SET TASK: Please reproduce the data below line for line, changing nothing.

DATA SECTION:
>> begin
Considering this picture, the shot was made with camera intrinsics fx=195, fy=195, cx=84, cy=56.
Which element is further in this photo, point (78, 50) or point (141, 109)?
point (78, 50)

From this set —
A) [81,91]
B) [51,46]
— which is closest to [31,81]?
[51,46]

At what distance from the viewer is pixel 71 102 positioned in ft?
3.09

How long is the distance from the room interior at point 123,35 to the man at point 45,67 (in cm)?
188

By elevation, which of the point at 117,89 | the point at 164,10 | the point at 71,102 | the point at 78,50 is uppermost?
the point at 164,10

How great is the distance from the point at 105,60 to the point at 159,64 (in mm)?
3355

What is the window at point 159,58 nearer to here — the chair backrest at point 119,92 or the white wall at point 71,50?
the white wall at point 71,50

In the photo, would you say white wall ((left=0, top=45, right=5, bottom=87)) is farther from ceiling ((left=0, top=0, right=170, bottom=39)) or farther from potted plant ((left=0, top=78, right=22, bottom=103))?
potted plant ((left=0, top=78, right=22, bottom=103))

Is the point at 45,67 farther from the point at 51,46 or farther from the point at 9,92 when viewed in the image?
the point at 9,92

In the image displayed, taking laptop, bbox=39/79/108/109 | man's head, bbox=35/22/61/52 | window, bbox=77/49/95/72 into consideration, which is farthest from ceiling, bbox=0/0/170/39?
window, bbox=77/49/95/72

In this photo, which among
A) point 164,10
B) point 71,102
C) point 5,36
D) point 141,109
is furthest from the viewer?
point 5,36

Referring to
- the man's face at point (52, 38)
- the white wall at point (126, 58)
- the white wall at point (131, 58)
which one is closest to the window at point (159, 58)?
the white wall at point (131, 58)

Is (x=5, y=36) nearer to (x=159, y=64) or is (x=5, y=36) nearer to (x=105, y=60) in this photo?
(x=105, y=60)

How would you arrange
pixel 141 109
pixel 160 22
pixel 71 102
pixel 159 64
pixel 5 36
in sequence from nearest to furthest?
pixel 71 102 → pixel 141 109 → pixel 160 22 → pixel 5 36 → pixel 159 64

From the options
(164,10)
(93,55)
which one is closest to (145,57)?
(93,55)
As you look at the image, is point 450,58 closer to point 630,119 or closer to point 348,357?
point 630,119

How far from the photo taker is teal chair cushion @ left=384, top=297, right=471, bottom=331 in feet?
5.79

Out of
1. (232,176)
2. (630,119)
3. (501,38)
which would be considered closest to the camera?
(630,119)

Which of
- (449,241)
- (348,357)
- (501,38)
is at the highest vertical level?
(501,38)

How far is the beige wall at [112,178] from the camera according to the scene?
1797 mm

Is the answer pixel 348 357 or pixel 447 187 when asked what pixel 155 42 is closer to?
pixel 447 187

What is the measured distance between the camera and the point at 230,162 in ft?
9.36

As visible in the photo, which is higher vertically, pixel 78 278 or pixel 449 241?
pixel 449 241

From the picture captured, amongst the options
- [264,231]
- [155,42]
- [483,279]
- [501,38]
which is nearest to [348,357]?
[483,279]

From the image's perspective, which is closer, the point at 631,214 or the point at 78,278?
>> end
TASK SOLUTION:
Considering this picture, the shot was made with camera intrinsics fx=195, fy=195, cx=84, cy=56.
Which element is further in this photo, point (78, 50) or point (141, 109)?
point (78, 50)

From this set —
A) [81,91]
B) [51,46]
— which is closest to [31,81]?
[51,46]

At what distance from the viewer is pixel 71 102 positioned in ft?
3.09

How long is the distance from the room interior at point 123,35 to the man at point 45,67 (in cm)?
188

By elevation, which of the point at 117,89 | the point at 164,10 | the point at 71,102 | the point at 78,50 is uppermost?
the point at 164,10

How great is the distance from the point at 105,60 to the point at 159,64 (in mm)?
3355

What is the window at point 159,58 nearer to here — the chair backrest at point 119,92 or the white wall at point 71,50?
the white wall at point 71,50

In the photo, would you say white wall ((left=0, top=45, right=5, bottom=87)) is farther from ceiling ((left=0, top=0, right=170, bottom=39)) or farther from potted plant ((left=0, top=78, right=22, bottom=103))?
potted plant ((left=0, top=78, right=22, bottom=103))

Is the point at 45,67 farther from the point at 51,46 or farther from the point at 9,92 when viewed in the image?
the point at 9,92

In the image displayed, taking laptop, bbox=39/79/108/109 | man's head, bbox=35/22/61/52 | window, bbox=77/49/95/72 into consideration, which is farthest from ceiling, bbox=0/0/170/39?
window, bbox=77/49/95/72

In this photo, which among
A) point 164,10
B) point 71,102
C) point 5,36
D) point 141,109
is furthest from the viewer?
point 5,36

Referring to
- the man's face at point (52, 38)
- the white wall at point (126, 58)
- the white wall at point (131, 58)
which one is closest to the window at point (159, 58)?
the white wall at point (131, 58)

Is (x=5, y=36) nearer to (x=159, y=64) or is (x=5, y=36) nearer to (x=105, y=60) in this photo?
(x=105, y=60)

How would you arrange
pixel 141 109
pixel 160 22
pixel 71 102
pixel 159 64
pixel 5 36
in sequence from nearest to furthest?
pixel 71 102 → pixel 141 109 → pixel 160 22 → pixel 5 36 → pixel 159 64

From the options
(164,10)
(93,55)
which one is closest to (145,57)?
(93,55)
As you look at the image, is point 450,58 closer to point 630,119 or closer to point 348,357?
point 630,119

How far from the photo taker is teal chair cushion @ left=384, top=297, right=471, bottom=331 in feet?
5.79

Out of
1. (232,176)
2. (630,119)
3. (501,38)
which would be considered closest to the camera?
(630,119)

Which of
- (449,241)
- (348,357)
- (501,38)
is at the highest vertical level?
(501,38)

How far is the beige wall at [112,178] from the camera according to the scene?
1797 mm

Is the answer pixel 348 357 or pixel 447 187 when asked what pixel 155 42 is closer to?
pixel 447 187

What is the measured distance between the camera and the point at 230,162 in ft?
9.36

As visible in the photo, which is higher vertically, pixel 78 278 or pixel 449 241?
pixel 449 241

From the picture captured, amongst the options
- [264,231]
- [155,42]
- [483,279]
- [501,38]
which is nearest to [348,357]?
[483,279]

From the image's perspective, which is closer, the point at 631,214 or the point at 78,278?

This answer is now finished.